El caso Monex evidencia las inadvertencias y las complicidades de la autoridad electoral federal con el PRI, principalmente de la unidad técnica de fiscalización. Ésta nunca se percató, a pesar del contrato entre el PRI y la empresa Alkino, que se contrató un crédito por 66 millones de pesos. Lo anterior es relevante porque si el PRI contrató con Alkino un crédito, la unidad de fiscalización debió haber señalado la infracción del PRI, porque éste no le informó la apertura del crédito, de acuerdo a lo previsto en el artículo 326 del Reglamento de Fiscalización. A la unidad de fiscalización no le pareció sospechoso para efectos de su exigua y limitada investigación. Tampoco el PRI informó la renegociación de la deuda con Alkino en noviembre de 2012. Al no haber reportado el PRI este último contrato de renegociación incumplió con el numeral 2 del artículo 326 del Reglamento de Fiscalización.
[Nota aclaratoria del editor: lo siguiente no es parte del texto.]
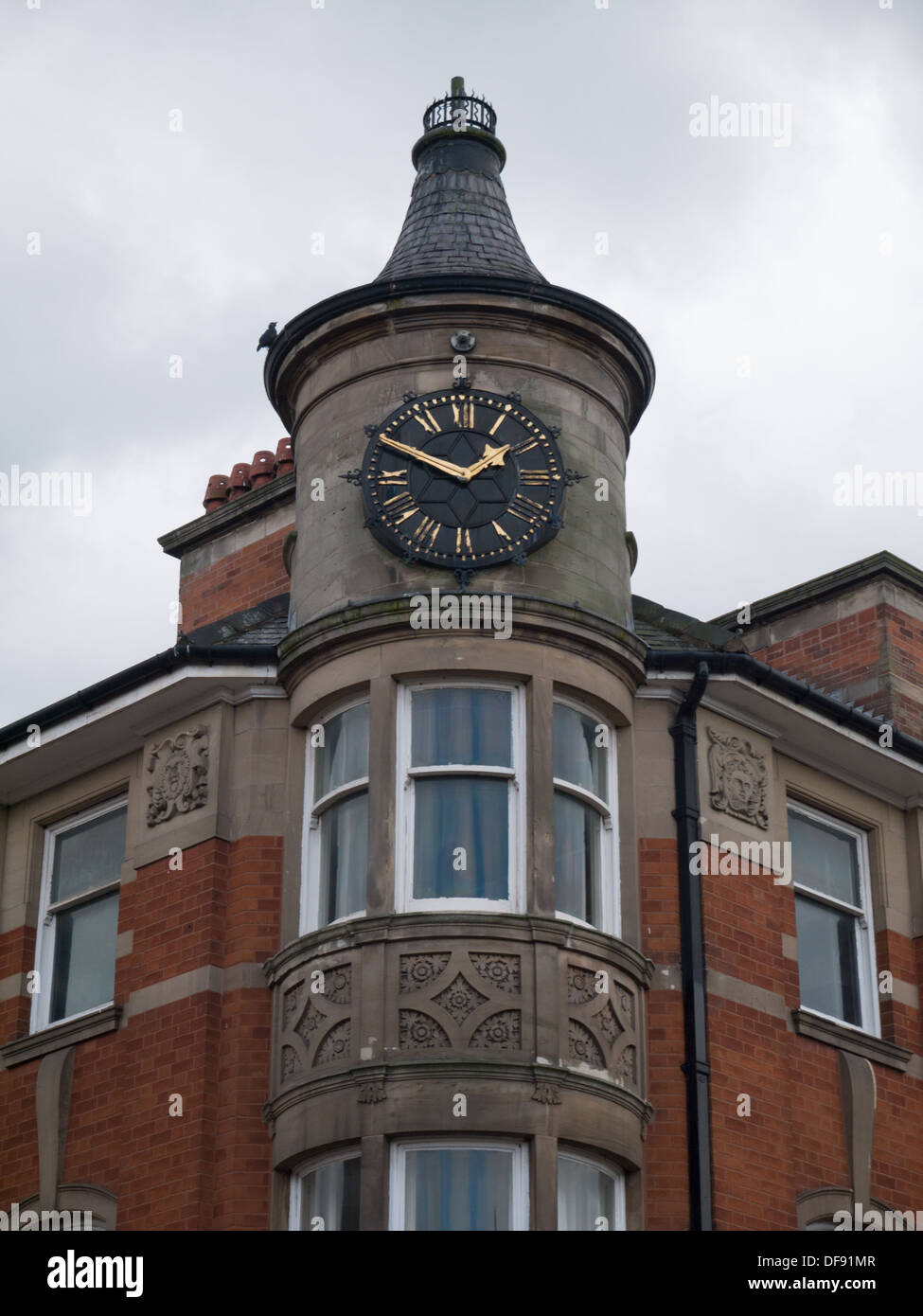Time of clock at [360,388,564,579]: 1:49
Sin embargo, lo más grave de todo el esquema de Monex, es que Alkino no tenía fondos suficientes para prestar al PRI. Esos fondos provinieron de contratos de Alkino con otras empresas como Atama. La última celebró diversos actos jurídicos con Grupo Comercial Inizzio e Importadora y Comercializadora Efra, con la finalidad de que se utilizaran las cuentas aperturadas de las últimas empresas en Banco Monex para la contratación del servicio de emisión, entrega y dispersión de recursos a través de tarjetas de prepago. En esas cuentas fueron realizados depósitos de comercializadora Atama, así como de otras personas físicas y morales que habían sido denunciadas por el Movimiento Progresista, con objeto de pagar el servicio de emisión, entrega y dispersión de recursos mediante las tarjetas Monex.
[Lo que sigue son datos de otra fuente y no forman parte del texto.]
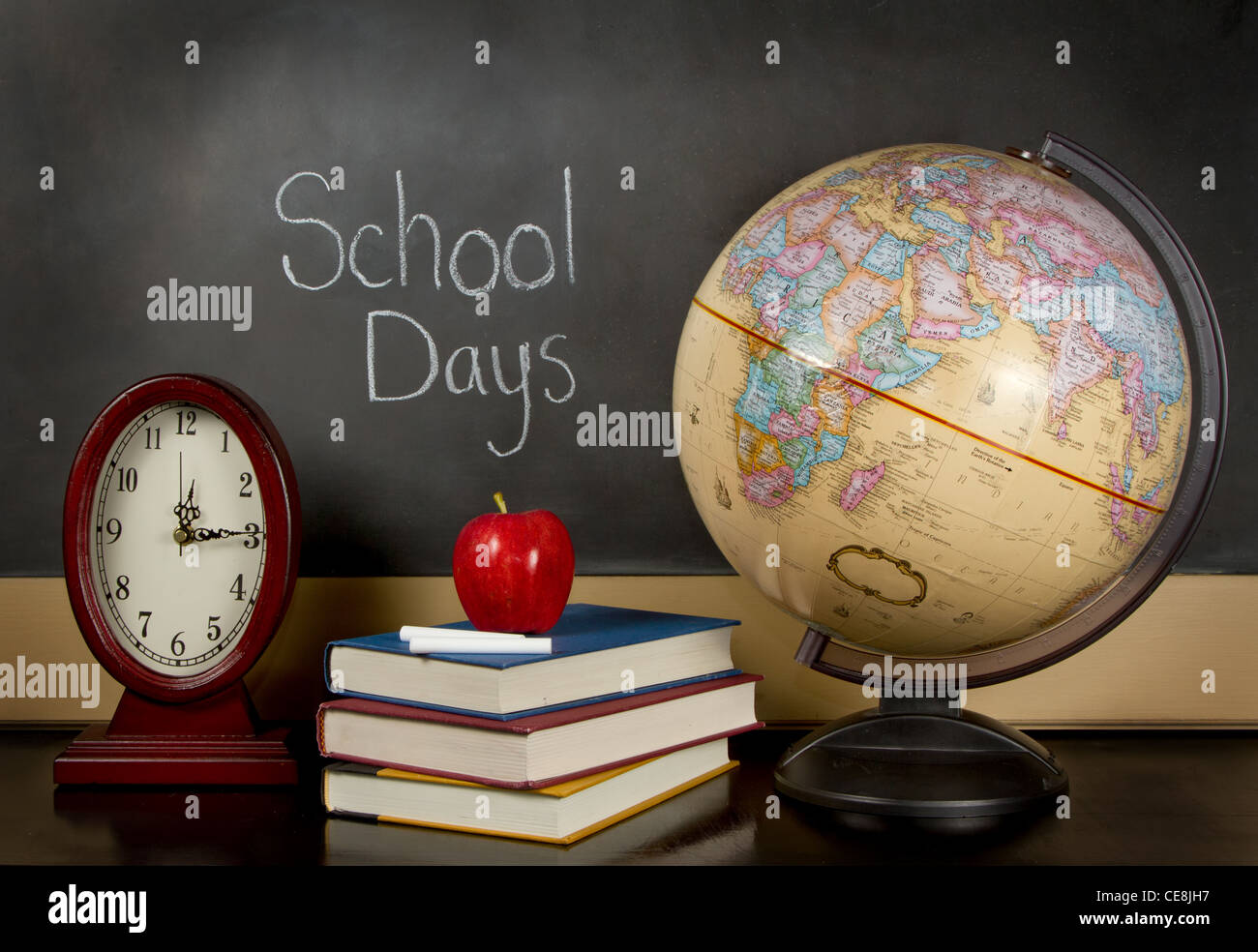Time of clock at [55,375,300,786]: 12:14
Este esquema de piramidación no fue investigado por la unidad de fiscalización, que se concretó a estudiar, por cierto mal, las relaciones jurídicas y financieras entre el PRI y Alkino, cuando la última era parte de un esquema de ingeniería financiera que comprendía a Atama, Inizzio, Efra y, desde luego, a Monex. Al no investigar ni establecer las relaciones jurídicas y financieras entre todas esas empresas con el PRI, la unidad incumplió sus obligaciones legales para investigar la licitud o ilicitud del origen de los recursos. Desde luego, tampoco realizó una investigación completa sobre el destino de esos recursos y se concretó a investigar un universo limitado de tarjetas Monex.
*El autor es investigador del IIJUNAM, ex consejero electoral y ex diputado del PT.